Once assimilated into a righteous mob, we surrender our individuality and ability to think. The truth becomes irrelevant. A target is a target, and really anyone will suffice to satiate our bloodlust. It’s as good a reason as any to avoid becoming one of the crowd.
”I suspect the reason why so many people who have been the subject of co-ordinated online attacks suffer from mental health problems as a result is due to the sensation of being misrepresented on a grand scale, with no possibility of redress”
I totally understand this. Even as an anonymous account with fairly few followers, I have found it very hard not to take insults personally. To state a simple biological fact in a moderate and polite way and to then have multiple outlandish and unfair accusations thrown at you by complete strangers, not to mention the vile abuse, is a horrible experience. Thankfully, I have never experienced a pile-on; I am too insignificant. I simply cannot imagine what it must be like for someone in your position.

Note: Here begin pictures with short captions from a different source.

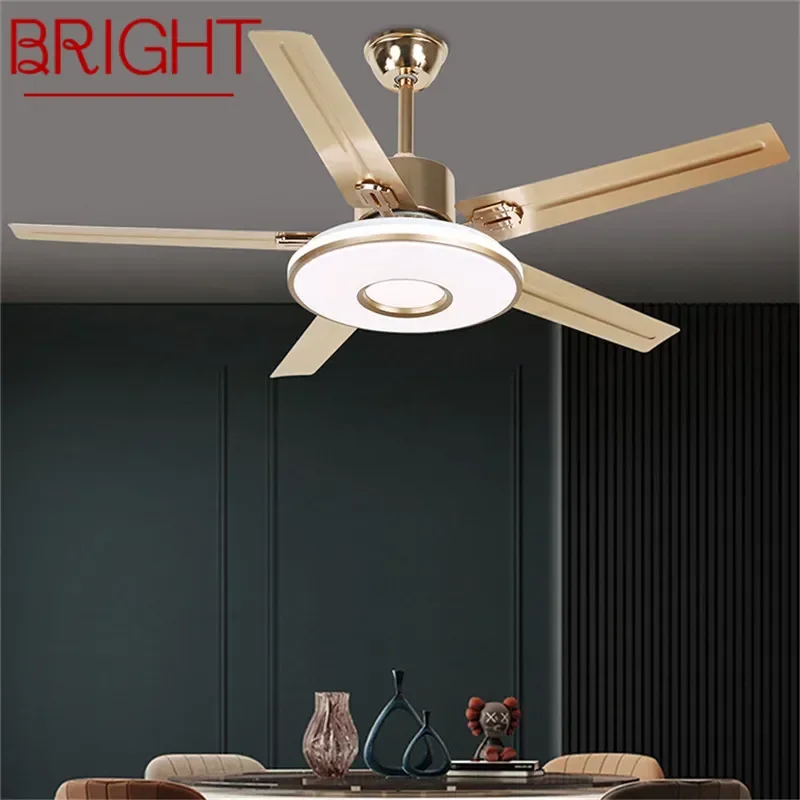 BRIGHT Modern Fan Light Luxury Living Room Restaurant Bedroom Study LED Ceiling Fan Light Remote Electric Fan Light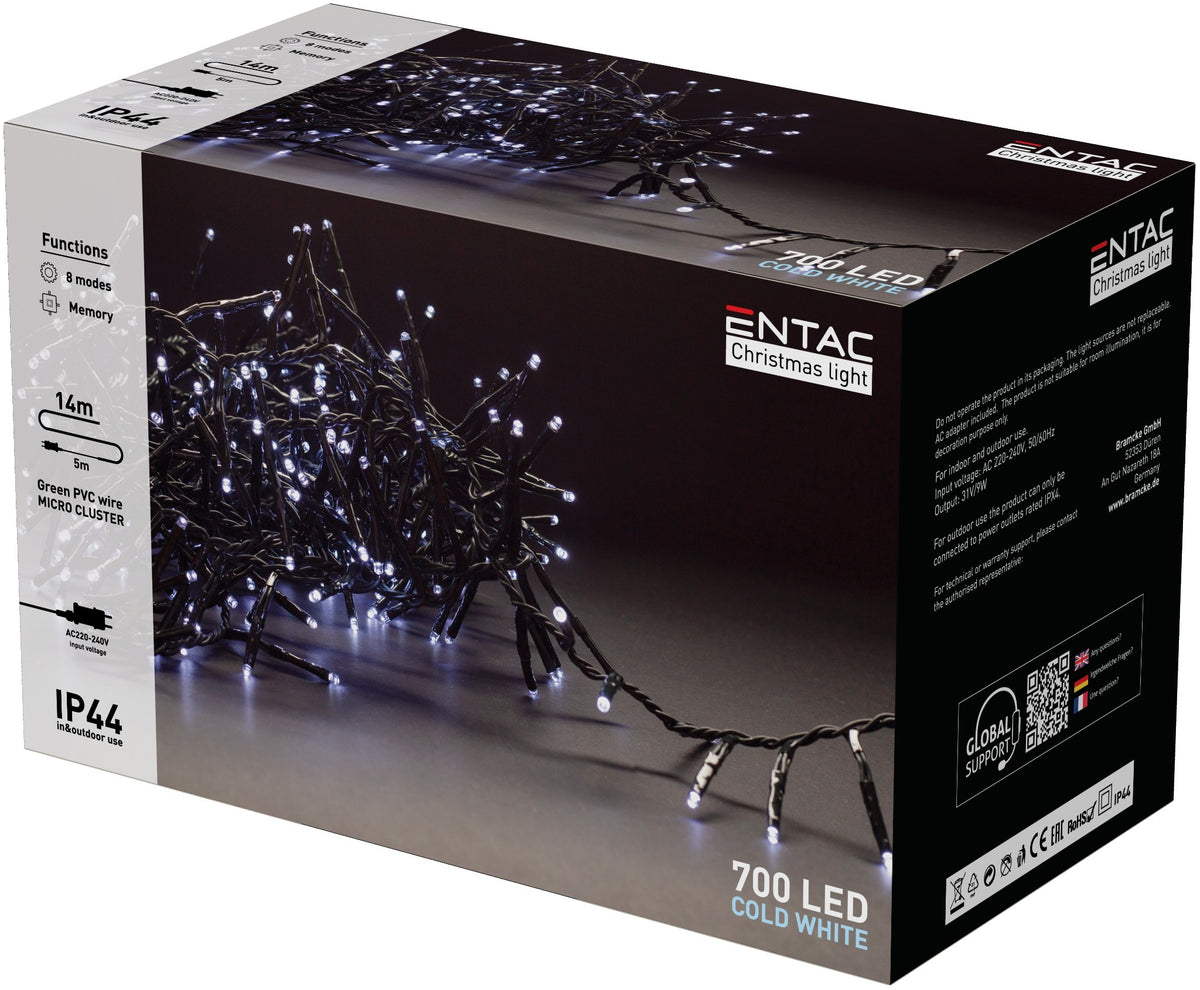 Entac 979083 Novoletne lučke - vrv bela 700 LED 14 m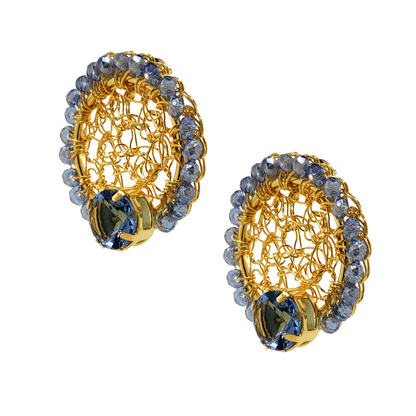 Brinco Prisma Mandala Pequeno Lavanda
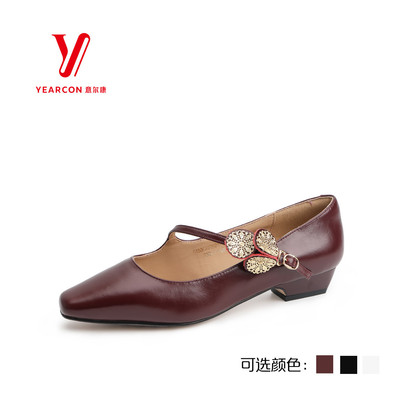 意尔康浅口单鞋女2025低跟尖头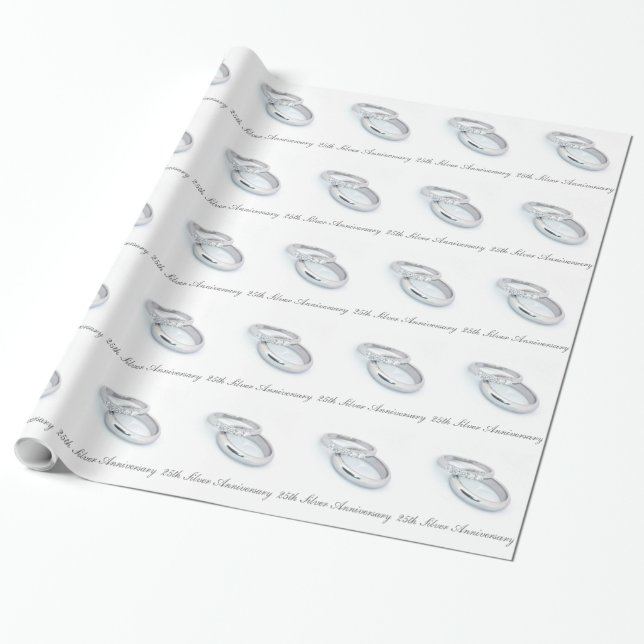 Papel De Regalo 25° Aniversario del Boda de Plata (Desenrollado)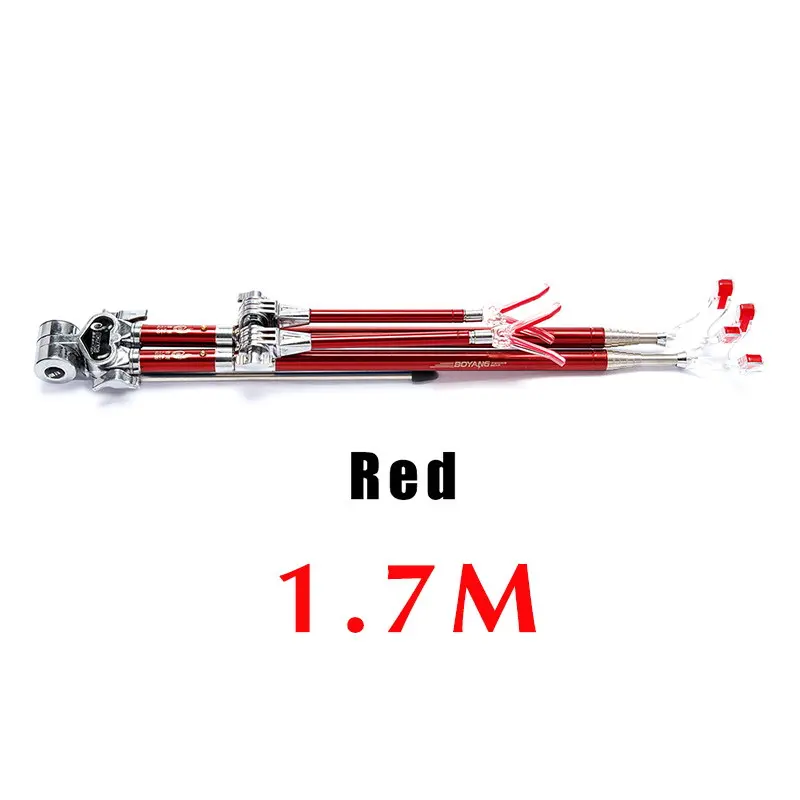 red 1.7M Две головки 1,7-2,1 м телескопическая удочка держатель Открытый складной регулируемый кронштейн из нержавеющей стали рыболовные снасти - Цвет: red 1.7M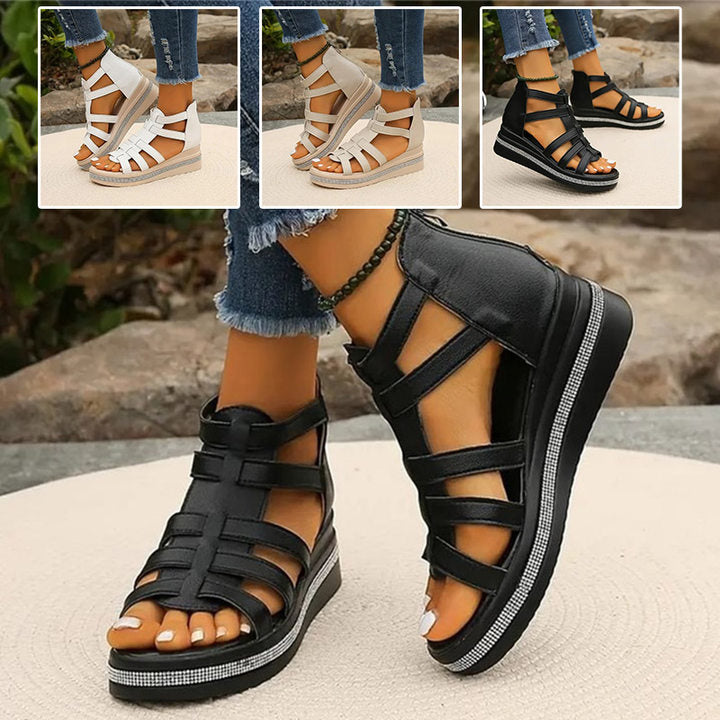 Queena - Strass Keil Sandalen
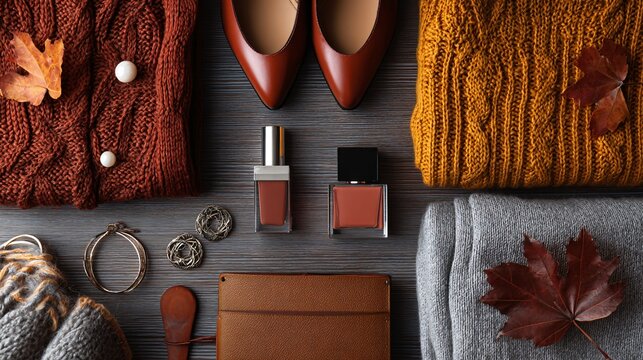 Fall fashion styling flat lay with textures and accessories included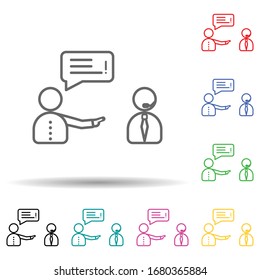 Angry customer multi color set icon. Simple thin line, outline of telecommunication icons for ui and ux, website or mobile application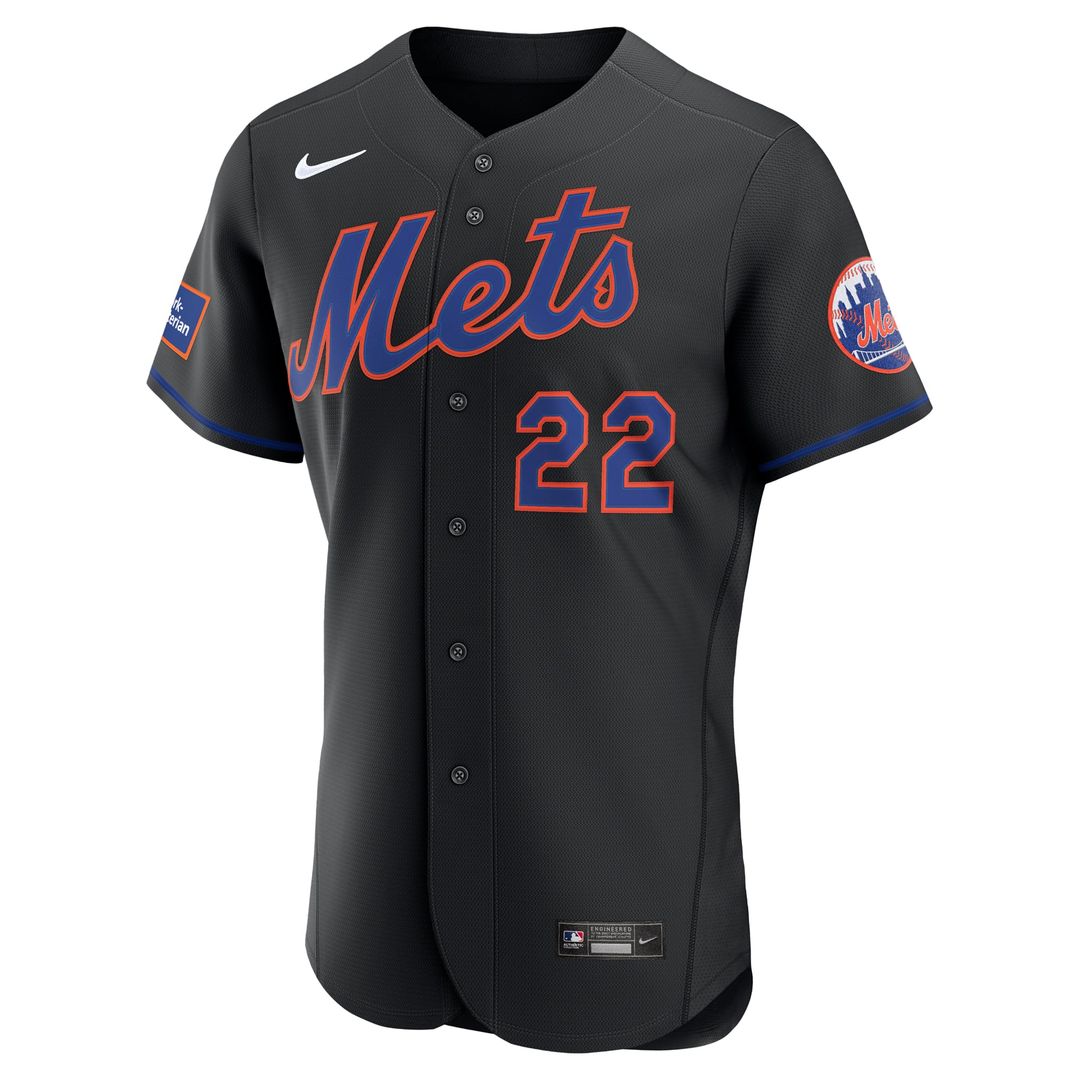 New York Mets Juan Soto Nike Black Alternate Authentic Sponsor Patch Jersey product image 2, provided for visual reference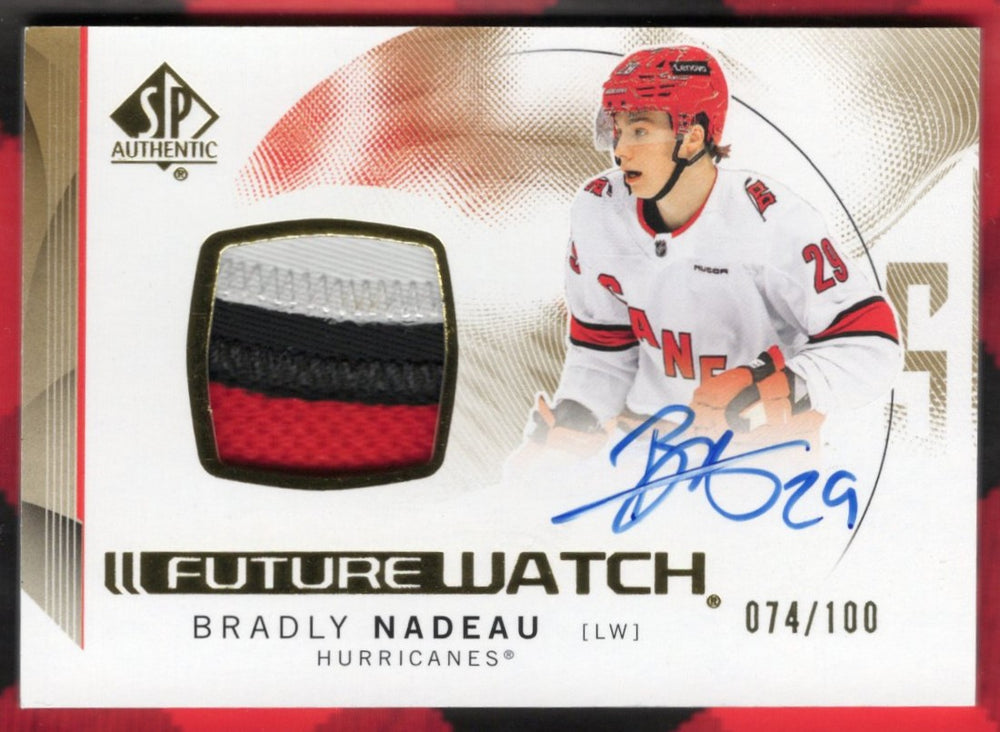 2024-25 Upper Deck Sp Authentic Future Watch Auto Patch #148 Rookie Rc Auto Bradly Nadeau /100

I will stay on X, as I have found multiple people on there -- Maya, Helen, Bev, Kathleen, Dennis, you (until you blocked me ;-) -- from whom I have learned a great deal. But I think you have done the right thing, for your own mental health, to step away.
Thank goodness we still have you on here and Free Speech Nation (fabulous programme). And I know that you know the vast majority of “GC” people are very grateful for your voice.
Thank you for your voice, Andrew. The GC circular firing squad/purity spiral on Twitter is disspiriting and counterproductive; there is a hard core of users more interested in outrage than solutions. Just as you outline, the mob hysteria is an epiphenomenon of the way the site works. I quit Twitter 4 years ago and haven't regretted it!
P.S. You were great in All Of Us Strangers.